The pecan looks too inviting, I pluck it out with my teeth, crunching it, the roasted sweetness blending with his salty flavor. I crawl up his body. I want to kiss him, but I don't dare. I just look at him, look closely as he looks at me. I see his eyes move across my flushed cheeks to my lips. They stay at my lips for a while. I can tell they're swollen from working his cock, and they've covered in caramel and cream. I move my face closer and his tongue comes out and tastes them. I groan and shake, needing his participation more than I want to admit. He laps at them, pulling me closer, running his tongue down my jaw line. Just before I lean in for a kiss, something prompts me to look at his eyes. They're wild and full of hatred. I jerk my head back as his teeth snap inches from my throat.

Fuck. I sit back, shaking this time from fear. Now there's satisfaction in his eyes. He knows I understand the price I'm to pay. I ask him if I'm to pay that price and get nothing for it. Yes. He hisses the word. I no longer try to arouse him. If that's the price I'm going to pay, he's going to listen. I sit on his hips and begin talking. 

I talk about the first time I saw him, how I couldn't take my camera off him, how he captured my imagination. I talk about his rape of me, of the fear and the pain and the pleasure. He knows all about that though. Then I talk about afterwards, the humiliation and disgust at myself, the guilt that I'd enjoyed what he'd done. I tell him about Feilong, how it was the same but not. And how I knew what he had done to me afterwards was as much about helping me fight fear as it was staking a claim. I tell him how I masturbate thinking of him, of him taking me and touching me, how my thoughts are claimed by him and him alone. I tell him how I've tried looking at others and I feel nothing. I'm impotent with them. 
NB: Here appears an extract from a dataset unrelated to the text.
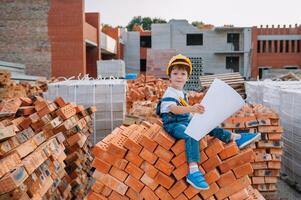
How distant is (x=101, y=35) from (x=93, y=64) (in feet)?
6.94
His eyes are still filled with satisfaction, but the cold is returning.

I talk about the time in the hotel room, how it bound me closer to him. How I felt like a whore, but how I knew it was to protect me as much as make me admit I was his. I tell him that I know he takes care of me in his own way, that while he can't show tenderness or emotion, he does show loyalty, and rewards it in others. I talk about Feilong again and tell him about the relief I felt when I saw him that day, the fear I felt when he was shot, and the joy in me when I knew he'd come to Hong Kong to reclaim me.

I talk about myself and how I grow attached to people, even those who have no feelings for me, just because I can't help it. But that while he's shown me very little, he's shown me enough. I tell him that I've come to love him deeply. I weep because I know my words have no effect, but if I'm to die, then I want him to hear them. His bound cock is still hard and I want to make love to him, even if it's one-sided. I tell him this, and I take him inside me in a thrust. I move on his cock, telling him how beautiful he is to me, even as cold and cruel as he can sometimes be. I remove the tie from him as I cum, and feel him flooding me with his seed. I lean forward to rest on his chest one last time, then go to get a cloth. I wipe him clean, all the chocolate and caramel and cream and cum gone. Then I unlock his cuffs and wait.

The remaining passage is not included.